Face à cette avalanche de chiffres, le rapporteur de la commission d’enquête, le sénateur écologiste Thomas Dossus, fait rapidement le calcul : on parlerait donc d’un investissement de 20 milliards d’euros du côté des collectivités territoriales. Sauf qu’en matière budgétaire, « on n’y est pas », selon ses propres mots. Quel financement pour supporter cet investissement ?

« Je défends plutôt le Fonds vert » tout comme l’Ademe, déclare Antoine Peillon

A ce sujet, les sénateurs s’intéressent particulièrement au Fonds vert et à l’Ademe. Le premier est « plutôt pertinent » pour Antoine Peillon. Si son périmètre de financement a été jugé « trop large » à juste titre pour l’ancien conseiller de l’Elysée et Matignon, ces « imperfections » restent limitées, face aux projets « dans les cartons » que le dispositif a débloqués. Ce Fonds, créé en 2023, avait pour objectif de soutenir « les investissements locaux » en matière de transition écologique. Lui qui a été reconduit en 2025 avec une enveloppe 1,15 milliards d’euros est donc un outil précieux. Du côté de l’Ademe, Antoine Peillon en tire également « un bilan très positif » : l’agence donne « des gages de pérennisation de l’activité économique sur le territoire ».

En parallèle des dotations, le sujet des subventions a été posé par le rapporteur. Mais pour Antoine Peillon l’objectif est d’éviter leur recours : 20 milliards d’investissement, ça ne veut pas dire « nécessairement 20 milliards de subventions », estime-t-il. Pour l’ancien secrétaire à la planification écologique, il faut regarder la rentabilité des investissements, et identifier la nécessité des subventions là où la rentabilité est inenvisageable.
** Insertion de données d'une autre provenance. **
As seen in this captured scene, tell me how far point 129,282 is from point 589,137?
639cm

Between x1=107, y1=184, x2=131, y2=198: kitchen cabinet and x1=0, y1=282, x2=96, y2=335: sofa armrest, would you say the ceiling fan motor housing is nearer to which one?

Au-delà de l’investissement, la planification écologique exige une forme de « stabilité », rappelle Antoine Peillon

Au fur et à mesure de l’audition, les discussions portaient également sur l’échelon national, voire international. « Êtes-vous optimiste ? » pose finalement le rapporteur Thomas Dossus à l’auditionné. Bien sûr, répond Antoine Peillon : « Nous avons quand même réussi collectivement à baisser, depuis 2017, de 20% nos émissions de gaz à effet de serre. Nous sommes sur la bonne trajectoire en 2024, pour atteindre l’objectif d’ici 2030 », de réduire de 55% nos émissions de gaz à effet de serre. Mais pour poursuivre cet élan jugé efficace par l’ancien secrétaire général du SGPE, « il faut un peu de stabilité », au niveau national et international.
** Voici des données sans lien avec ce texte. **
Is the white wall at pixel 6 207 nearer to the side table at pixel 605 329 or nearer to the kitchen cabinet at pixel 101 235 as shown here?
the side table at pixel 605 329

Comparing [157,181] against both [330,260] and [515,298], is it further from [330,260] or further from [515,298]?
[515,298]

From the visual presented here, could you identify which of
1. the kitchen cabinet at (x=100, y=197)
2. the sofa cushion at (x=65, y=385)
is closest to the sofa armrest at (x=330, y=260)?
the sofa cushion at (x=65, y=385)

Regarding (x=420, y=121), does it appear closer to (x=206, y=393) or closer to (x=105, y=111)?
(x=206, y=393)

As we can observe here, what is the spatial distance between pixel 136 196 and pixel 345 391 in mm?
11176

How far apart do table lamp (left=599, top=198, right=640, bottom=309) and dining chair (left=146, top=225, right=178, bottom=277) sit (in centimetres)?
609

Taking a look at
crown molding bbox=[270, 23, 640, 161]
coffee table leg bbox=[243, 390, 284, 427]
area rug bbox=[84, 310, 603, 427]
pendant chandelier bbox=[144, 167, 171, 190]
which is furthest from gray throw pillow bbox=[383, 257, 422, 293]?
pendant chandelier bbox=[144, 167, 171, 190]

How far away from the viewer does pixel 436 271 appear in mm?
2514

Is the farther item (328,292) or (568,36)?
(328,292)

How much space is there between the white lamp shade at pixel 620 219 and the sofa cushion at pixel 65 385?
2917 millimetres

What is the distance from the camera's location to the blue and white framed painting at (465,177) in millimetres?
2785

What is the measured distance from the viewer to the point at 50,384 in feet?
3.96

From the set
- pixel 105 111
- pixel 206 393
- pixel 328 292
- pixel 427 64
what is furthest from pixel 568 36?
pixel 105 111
Non seulement « l’instabilité » du monde, du fait de « puissances étrangères de plus en plus hostiles », et de notre vie politique pourrait « nous porter préjudice » sur la mise en œuvre de notre planification écologique, mais également « notre société fracturée est un risque » estime Antoine Peillon. Néanmoins pour « notre bien-être », « notre souveraineté », le climat et « notre survie économique, il est indispensable de faire cette transition ».

Les travaux commission d’enquête doivent se poursuivre les prochains mois, pour s’achever au plus tard le 31 juillet prochain.